その人物は、最後の力を振り絞るようにこちらを振り返った。深く被ったフードの奥で、苦しげに歪む口元が見える。そして、震える手を私の胸元に伸ばし、何か硬く冷たいものを押し付けてきた。それは、手のひらサイズの、内部で無数の光点が銀河のように渦巻く、水晶のようなオーブだった。オーブは、まるで心臓のように、とくん、とくん、と微かに脈動している。
《これを……託す……》
途切れ途切れの、しかし強い意志のこもった思念が、直接頭の中に流れ込んでくる。声ではない、魂の叫びそのものだった。
《生き延びて……未来を……繋いでくれ……》
同時に、オーブがカッと眩い光を放ち、私の体に吸い込まれていった。
「熱いッ!」
体の内側から焼き尽くされるような激痛。知らないはずの景色――紅蓮の空の下に広がる崩壊した都市、巨大な樹木が天を突く幻想的な森、機械仕掛けの天使が飛び交う空。感じたことのない感情――深い絶望、燃えるような怒り、そして、守るべきものへの愛おしさ。それら全てが、戦うための知識のようなものと混じり合って、奔流となって私の意識を駆け巡る。
「う……あああああっ!」
意識が白く染まり、途切れそうになるほどの衝撃。気づけば、目の前に立っていた人物は足元から光の粒子となって消えかかっていた。その顔は最後まで見えなかったが、最後に微かな安堵の表情を浮かべたように見えた。

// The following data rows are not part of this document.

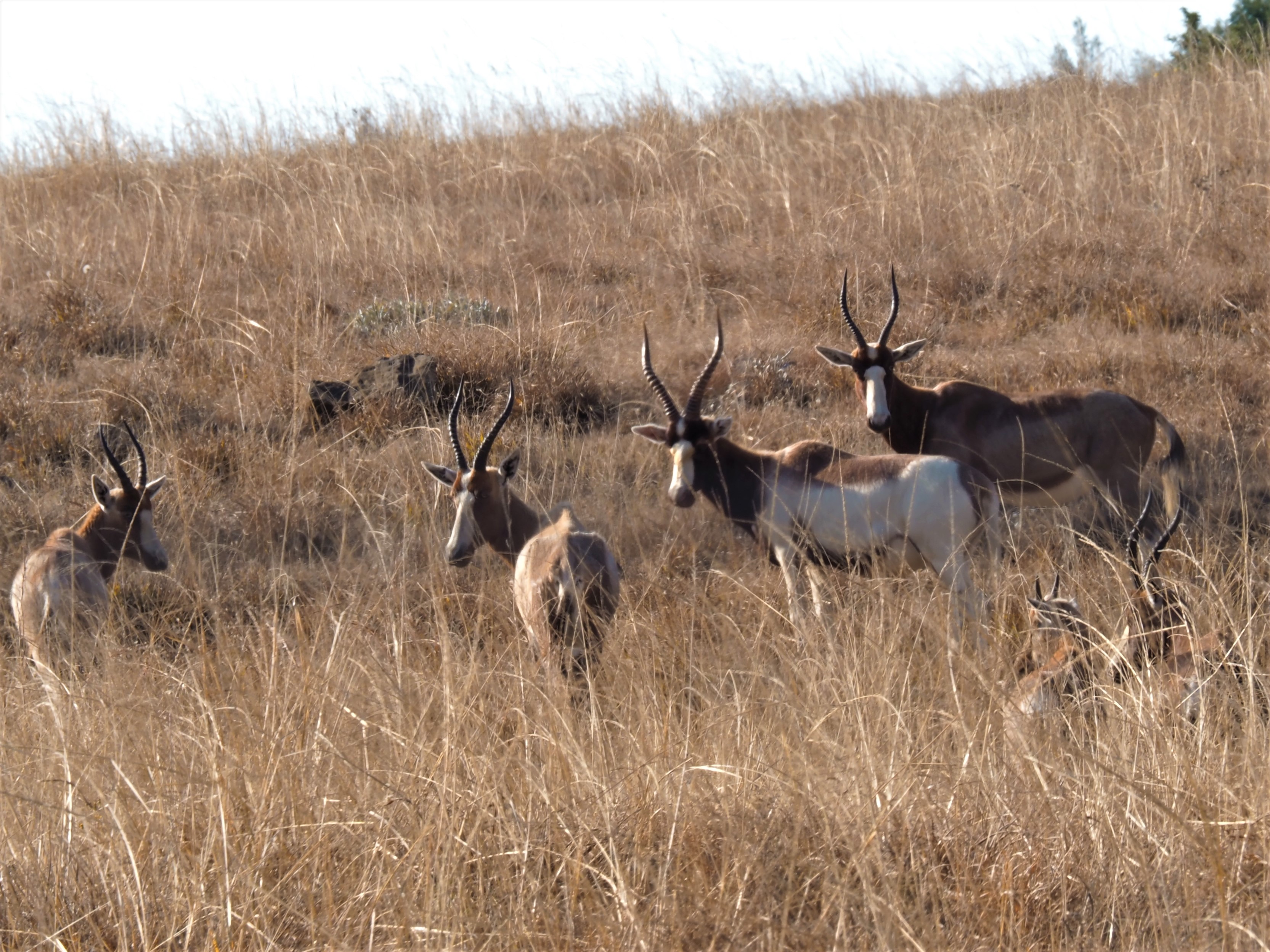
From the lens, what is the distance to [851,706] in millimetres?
4363

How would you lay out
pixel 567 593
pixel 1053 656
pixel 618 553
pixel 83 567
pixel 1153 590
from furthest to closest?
1. pixel 618 553
2. pixel 83 567
3. pixel 567 593
4. pixel 1153 590
5. pixel 1053 656

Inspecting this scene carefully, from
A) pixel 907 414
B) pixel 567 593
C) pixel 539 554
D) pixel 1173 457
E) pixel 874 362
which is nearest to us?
pixel 567 593

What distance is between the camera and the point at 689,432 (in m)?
7.19

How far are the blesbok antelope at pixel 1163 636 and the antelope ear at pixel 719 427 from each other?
2.25m

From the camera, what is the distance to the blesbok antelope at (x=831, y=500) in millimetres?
6484

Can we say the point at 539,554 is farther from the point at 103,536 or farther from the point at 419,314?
the point at 419,314

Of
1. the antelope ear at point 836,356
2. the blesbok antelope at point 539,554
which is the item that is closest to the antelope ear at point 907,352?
the antelope ear at point 836,356

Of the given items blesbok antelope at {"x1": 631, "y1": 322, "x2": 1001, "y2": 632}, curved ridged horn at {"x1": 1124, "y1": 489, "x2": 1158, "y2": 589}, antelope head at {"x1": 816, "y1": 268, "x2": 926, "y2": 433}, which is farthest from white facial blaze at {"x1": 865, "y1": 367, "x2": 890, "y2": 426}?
curved ridged horn at {"x1": 1124, "y1": 489, "x2": 1158, "y2": 589}

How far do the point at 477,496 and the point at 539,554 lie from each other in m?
1.05

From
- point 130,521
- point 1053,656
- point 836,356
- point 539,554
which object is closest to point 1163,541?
point 1053,656

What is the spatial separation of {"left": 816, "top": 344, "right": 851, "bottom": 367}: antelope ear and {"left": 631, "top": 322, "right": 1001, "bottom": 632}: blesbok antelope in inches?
41.2

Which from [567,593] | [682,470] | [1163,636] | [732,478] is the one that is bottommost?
[1163,636]

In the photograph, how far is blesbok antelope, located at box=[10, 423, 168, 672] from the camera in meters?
5.80

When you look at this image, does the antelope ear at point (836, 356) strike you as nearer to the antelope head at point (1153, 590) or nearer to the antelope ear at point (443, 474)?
the antelope ear at point (443, 474)
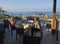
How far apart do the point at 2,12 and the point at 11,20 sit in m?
0.24

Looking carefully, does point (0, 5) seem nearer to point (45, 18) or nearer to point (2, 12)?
point (2, 12)

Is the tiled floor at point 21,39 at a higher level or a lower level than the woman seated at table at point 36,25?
lower

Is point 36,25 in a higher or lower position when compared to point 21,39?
higher

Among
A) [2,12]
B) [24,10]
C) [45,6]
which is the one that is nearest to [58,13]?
[45,6]

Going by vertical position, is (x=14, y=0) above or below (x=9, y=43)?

そして、目の前には再び、異形の怪物が迫っていた。陽菜が、恐怖で声も出せずに私の隣でわなわなと震えている。
守らなきゃ。
なぜか、そんな言葉が心の一番深いところから湧き上がってきた。さっきまで、自分のことさえ考えられず、恐怖で動けなかったはずなのに。陽菜の震えが、腕を通して伝わってくる。
私は無我夢中で、震える右手を前に突き出した。
「――来ないでッ!!」
叫びと同時に、手の甲に淡い光で描かれた幾何学模様のような紋章が浮かび上がり、その中心から薄い光の膜――まるでシャボン玉の虹色を帯びたようなシールドが展開された。
ガギンッ!
異形の怪物の爪が、その光の膜に阻まれて甲高い音を立てる。防げた…? でも、どうして? 私が?
しかし、安堵する暇もなく、周囲の空間の裂け目から、さらに多くの異形の影が集まり始めていた。一体、何がどうなっているの? これは現実なの? そして、この私の中にある力は……一体……?
混乱と恐怖が再び嵐のように押し寄せる。それでも、私は唇を強く噛みしめた。隣には、守るべきたった一人の親友がいる。そして、胸の奥には、託されたばかりの、熱く脈打つ何かが確かに息づいていた。
私の日常は、今日、音を立てて罅割れた。
そして、訳も分からないまま、物語の歯車は回り始める――。